## begin Extracted text

Annual Meeting of the American Anthropological Association
Washington, D.C., November 29 – December 3, 2017
African Nations Confronting Famine 2017
Please consider the attached CFP and circulate to any person or group who may be interested. I would also be delighted to have a volunteer as co-organizer/chair.
Please send expressions of interest and comments asap and no later than 31 March. Include the geographic area and topical issue(s) you would like to address. I want to have time to rewrite the abstract in light of participants’ interests.
Note that as a Roundtable contributor
• you do not need to write an abstract,
• you do need to register by 12 April—10 April would be better—at the AAA website with AAA dues paid or membership waiver (I know the final final date is 14 April but I am going to need those last days to make final organizational adjustments and to pull my hair out as AAA system falls over in final rush as usual.)
• you will speak 5-10 minutes, then participate in discussion with audience and panel
• your participation counts as your major role under the AAA 1 plus 1 rule
I am interested in bringing this unfolding tragedy to the attention of as wide an audience as possible, as well as probing the ways anthropology/-ists can make a difference here, so I invite comment and suggestion from everyone, whether or not you wish to be on the panel.
School of Social & Cultural Studies
PO Box 600
CFP Roundtable: African Nations Confronting Famine 2017
What may become the worst drought in one hundred years is drying the Horn of Africa and famine is claiming victims. 2017 is the third consecutive year of failed rains. International humanitarian organizations have been slow in acknowledging the scale of the unfolding disaster, and far from holistic in stating the causes and local responses. This is why Anthropology Matters. One aim of this roundtable is to highlight what anthropology knows that should matter to policy makers and service providers. The larger aim is to find workable policies and practices in the midst of interacting political, economic, ecological, social and moral constraints.

## end Extracted text
## begin Supplied entries

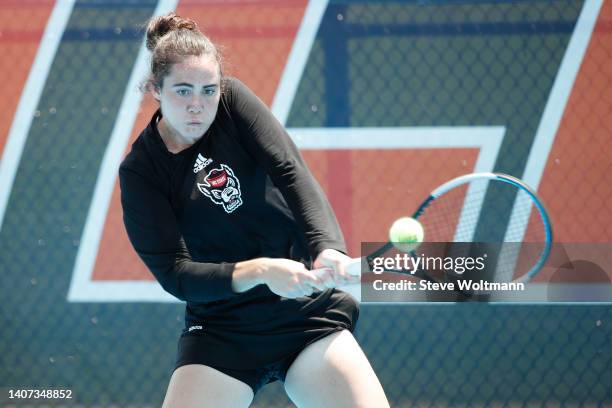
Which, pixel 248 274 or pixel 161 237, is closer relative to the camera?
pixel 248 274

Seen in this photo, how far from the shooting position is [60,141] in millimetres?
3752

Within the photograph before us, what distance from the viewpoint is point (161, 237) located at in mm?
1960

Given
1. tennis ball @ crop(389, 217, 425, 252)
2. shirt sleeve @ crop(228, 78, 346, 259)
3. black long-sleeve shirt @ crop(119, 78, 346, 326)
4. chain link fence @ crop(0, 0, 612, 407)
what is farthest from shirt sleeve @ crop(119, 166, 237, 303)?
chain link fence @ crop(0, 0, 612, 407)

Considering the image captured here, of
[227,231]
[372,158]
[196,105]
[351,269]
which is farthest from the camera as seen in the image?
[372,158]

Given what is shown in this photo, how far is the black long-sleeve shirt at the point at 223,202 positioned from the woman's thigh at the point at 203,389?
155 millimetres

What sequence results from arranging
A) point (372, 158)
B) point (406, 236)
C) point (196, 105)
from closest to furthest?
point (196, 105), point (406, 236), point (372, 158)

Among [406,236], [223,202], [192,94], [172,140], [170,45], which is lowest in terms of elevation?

## end Supplied entries
## begin Supplied entries

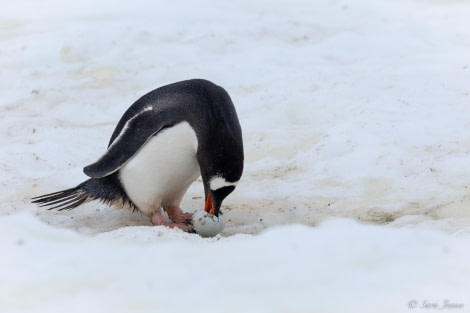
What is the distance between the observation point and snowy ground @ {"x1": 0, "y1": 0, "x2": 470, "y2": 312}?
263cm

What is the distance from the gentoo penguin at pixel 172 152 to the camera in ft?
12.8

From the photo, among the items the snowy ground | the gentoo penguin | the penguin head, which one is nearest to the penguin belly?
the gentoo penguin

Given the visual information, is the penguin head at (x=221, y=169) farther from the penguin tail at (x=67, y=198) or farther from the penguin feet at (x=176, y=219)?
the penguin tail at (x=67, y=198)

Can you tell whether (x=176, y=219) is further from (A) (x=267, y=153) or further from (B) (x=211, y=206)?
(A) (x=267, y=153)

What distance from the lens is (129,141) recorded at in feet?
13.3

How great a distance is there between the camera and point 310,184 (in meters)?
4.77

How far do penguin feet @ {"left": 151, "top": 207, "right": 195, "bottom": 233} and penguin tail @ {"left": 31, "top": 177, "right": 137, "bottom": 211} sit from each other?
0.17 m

## end Supplied entries
## begin Supplied entries

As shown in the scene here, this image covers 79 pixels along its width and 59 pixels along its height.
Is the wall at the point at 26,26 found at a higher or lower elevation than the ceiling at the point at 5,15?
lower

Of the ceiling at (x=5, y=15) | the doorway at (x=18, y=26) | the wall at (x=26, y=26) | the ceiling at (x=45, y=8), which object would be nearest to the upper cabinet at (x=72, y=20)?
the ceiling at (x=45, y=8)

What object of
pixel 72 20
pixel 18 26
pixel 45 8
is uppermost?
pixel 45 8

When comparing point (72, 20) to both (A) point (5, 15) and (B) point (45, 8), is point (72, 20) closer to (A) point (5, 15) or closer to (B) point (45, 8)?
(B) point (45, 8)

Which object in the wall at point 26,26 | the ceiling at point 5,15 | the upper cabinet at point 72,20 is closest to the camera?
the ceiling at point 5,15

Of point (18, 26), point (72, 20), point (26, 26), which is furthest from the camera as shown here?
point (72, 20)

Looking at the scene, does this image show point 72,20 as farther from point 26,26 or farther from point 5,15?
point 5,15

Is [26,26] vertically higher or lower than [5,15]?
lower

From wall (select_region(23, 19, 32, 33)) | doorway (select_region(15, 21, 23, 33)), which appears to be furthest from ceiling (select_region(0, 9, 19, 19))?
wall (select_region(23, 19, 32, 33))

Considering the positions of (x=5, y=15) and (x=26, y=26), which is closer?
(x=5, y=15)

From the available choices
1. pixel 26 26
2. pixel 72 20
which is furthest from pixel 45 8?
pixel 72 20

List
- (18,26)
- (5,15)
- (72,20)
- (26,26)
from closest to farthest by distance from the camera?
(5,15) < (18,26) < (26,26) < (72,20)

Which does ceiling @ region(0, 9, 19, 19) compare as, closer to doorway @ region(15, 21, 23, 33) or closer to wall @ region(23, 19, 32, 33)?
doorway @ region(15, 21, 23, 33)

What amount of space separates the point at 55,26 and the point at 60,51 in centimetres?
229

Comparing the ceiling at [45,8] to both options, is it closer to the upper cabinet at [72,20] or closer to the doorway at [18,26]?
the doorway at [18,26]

## end Supplied entries

▶ Work to do
a – Reproduce the passage of the famine roundtable call that starts at "Note that as" and ends at "on the panel.".
b – Write the next part of the famine roundtable call, picking up after its final sentence.

▶ Answers below
a –
Note that as a Roundtable contributor
• you do not need to write an abstract,
• you do need to register by 12 April—10 April would be better—at the AAA website with AAA dues paid or membership waiver (I know the final final date is 14 April but I am going to need those last days to make final organizational adjustments and to pull my hair out as AAA system falls over in final rush as usual.)
• you will speak 5-10 minutes, then participate in discussion with audience and panel
• your participation counts as your major role under the AAA 1 plus 1 rule
I am interested in bringing this unfolding tragedy to the attention of as wide an audience as possible, as well as probing the ways anthropology/-ists can make a difference here, so I invite comment and suggestion from everyone, whether or not you wish to be on the panel.

b –
Factors key to this discussion include
• Recognition of state and local measures already in place to mitigate the effects;
• The interplay between local mitigation efforts and international humanitarian assistance;
• Ecological damage as well as ecological causes;
• The role of conflict vs stability in the states affected;
• Longer term outcomes for states active in self help drought response vs those that waited for international assistance;
• Level of implementation of the announced UN and UNDP policy, called by Helen Clark a “new way of working” among relief and development agencies agreed by the 2016 UN World Humanitarian Summit, which stressed that “the priority is saving lives and part of saving lives is building resilience for the future.”
By highlighting community and state actions we can paint the picture of the inhabitants as first responders rather than victims. By November we can begin to see how local action plays out in the longer term.
In February 2017 UN agencies, global press, NGOs, and charities finally began expressing a sense of urgency about unfolding famine in Nigeria, South Sudan, Somalia and Yemen. UN statements and press reports often placed more blame on conflicts than on the failure of the rains. “They all stem from conflict,” said Secretary-General António Guterres in calling for “strong and urgent” action (22-February).
International statements rarely give a nuanced view of the relationships between conflict and ecological causes. They virtually never call attention to the efforts that the states and local groups themselves may be taking to address their emergencies. Anthropology matters here since those who have done ethnography in these regions are well placed to discuss the complexity of the issues. We can also bring to bear theoretical work on policy, ecology, governance, clan and kinship politics, and humanitarian aid.
In this roundtable, we seek to examine local ecological and human conditions, efforts made by states or communities to address their own problems, and the interplay of local and international efforts. Through a comparison of political units where conflict is rampant and others where relative peace prevails, we also hope to gain greater understanding of the role of stability in permitting local action and shaping the approaches of international care. The latter cases include the de facto state of Somaliland where a stable situation is hidden within reports on Somalia, and Kenya and Ethiopia, added in March to the areas at risk of famine.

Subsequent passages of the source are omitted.